C8 : Kesepakatan

1.2K 65 9
                                    

Jika kamis adalah hari paling melelahkan, maka jumat merupakan neraka. Umpatan samar terdengar hampir mengiring perjalanan Arum menuju kelasnya di lantai 4. Perjalanan pagi itu terasa begitu lama karena Arum tidak bisa menghalang semua ucapan kasar itu untuk tidak memenuhi pikirannya. Sepanjang langkahnya, Arum sibuk menegarkan dirinya agar tidak mudah goyah dan kembali menangis seperti sebelum – sebelumnya.

Kamu kuat.

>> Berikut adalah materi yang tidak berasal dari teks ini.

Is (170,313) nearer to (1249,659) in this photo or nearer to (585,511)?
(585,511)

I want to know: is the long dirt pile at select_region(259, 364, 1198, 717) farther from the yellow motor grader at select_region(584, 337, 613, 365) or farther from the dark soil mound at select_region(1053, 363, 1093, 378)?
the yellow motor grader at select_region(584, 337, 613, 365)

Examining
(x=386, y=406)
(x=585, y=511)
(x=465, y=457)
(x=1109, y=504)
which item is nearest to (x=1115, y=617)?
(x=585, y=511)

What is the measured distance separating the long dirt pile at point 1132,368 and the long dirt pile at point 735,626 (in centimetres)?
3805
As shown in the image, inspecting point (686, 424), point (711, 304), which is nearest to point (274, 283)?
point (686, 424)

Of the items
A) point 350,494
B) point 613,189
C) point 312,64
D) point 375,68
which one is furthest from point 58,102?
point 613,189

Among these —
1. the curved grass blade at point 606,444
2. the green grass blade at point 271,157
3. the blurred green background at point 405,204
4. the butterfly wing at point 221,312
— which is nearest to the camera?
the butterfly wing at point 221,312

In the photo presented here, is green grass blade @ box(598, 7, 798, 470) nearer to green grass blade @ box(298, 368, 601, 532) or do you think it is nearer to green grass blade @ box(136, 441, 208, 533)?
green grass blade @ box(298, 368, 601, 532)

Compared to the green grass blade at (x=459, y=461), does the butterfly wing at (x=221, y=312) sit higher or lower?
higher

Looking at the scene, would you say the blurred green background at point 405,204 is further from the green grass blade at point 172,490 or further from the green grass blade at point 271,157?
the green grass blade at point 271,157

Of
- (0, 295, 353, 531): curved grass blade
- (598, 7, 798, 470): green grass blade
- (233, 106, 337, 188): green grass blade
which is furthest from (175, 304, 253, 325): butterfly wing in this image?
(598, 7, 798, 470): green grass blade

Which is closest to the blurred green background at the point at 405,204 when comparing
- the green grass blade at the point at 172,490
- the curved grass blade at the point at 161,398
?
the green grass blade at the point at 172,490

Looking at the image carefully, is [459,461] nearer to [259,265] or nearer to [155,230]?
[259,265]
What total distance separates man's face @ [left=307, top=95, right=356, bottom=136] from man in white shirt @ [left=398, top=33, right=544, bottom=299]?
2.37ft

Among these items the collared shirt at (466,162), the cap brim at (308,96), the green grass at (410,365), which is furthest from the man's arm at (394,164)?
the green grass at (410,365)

Dua kata itu adalah hal yang ia rapalkan bagai doa, walau sejujurnya itu tidak berefek banyak pada hatinya yang sudah terlanjur terluka.

Bak adegan dalam film yang sering ditontonnya, seember air kotor seketika mengguyur Arum dari atas ketika dirinya baru saja membuka pintu kelas. Gadis itu berdiri termenung dengan mata terpejam, kenapa selalu begini? Kenapa hari – hari empat bulan terakhir menuju kelulusan Arum harus menghadapi situasi semacam ini tanpa hentinya.

“Apa kemarin belum puas? Kenapa kalian nggak sekalian aja bunuh aku biar kalian nggak perlu liat aku lagi?” Arum memandang semua teman sekelasnya yang sama sekali bukan teman itu dengan mata nyalang.

“Kalau lo meninggal, kita jadi nggak punya mainan lagi dong.”  Itu Isabel yang berbicara, ada seringaian di wajahnya.

Arum maju, berdiri tepat didepan siswi itu dengan kedua tangan yang mengepal.

Plak!

Ada rasa puas yang sedikit meringankan beban dihati Arum, ketika tangan kanannya melayang keras menampar pipi Isabel. Rasanya benar – benar puas hingga Arum ingin melakukannya lagi dan lagi.

Dengan dada bergemuruh Arum berucap, “Sebenernya satu tamparan itu bukan apa – apa dibanding semua yang udah kamu lakuin ke aku. Tapi aku cukup baik, nggak mempermalukkan kamu di depan semua orang lebih jauh lagi. Karena kalau aku ngelakuin hal itu, aku sama aja kayak kamu. Orang jahat yang suka nindas.”

Selepas itu Arum berbalik, meninggalkan kelas. Hari ini bisa dipastikan dia akan bolos kelas lagi. Sedangkan Isabel mengeram marah, “Berani banget cewek cupu itu nampar gue? Sialan!”

Isabel diikuti dengan Amelia berjalan cepat menyusul Arum yang sudah menjauh, “Arum! Berani banget lo nampar gue?! Stop! Atau lo bener – bener bakal habis ditangan gue hari ini!”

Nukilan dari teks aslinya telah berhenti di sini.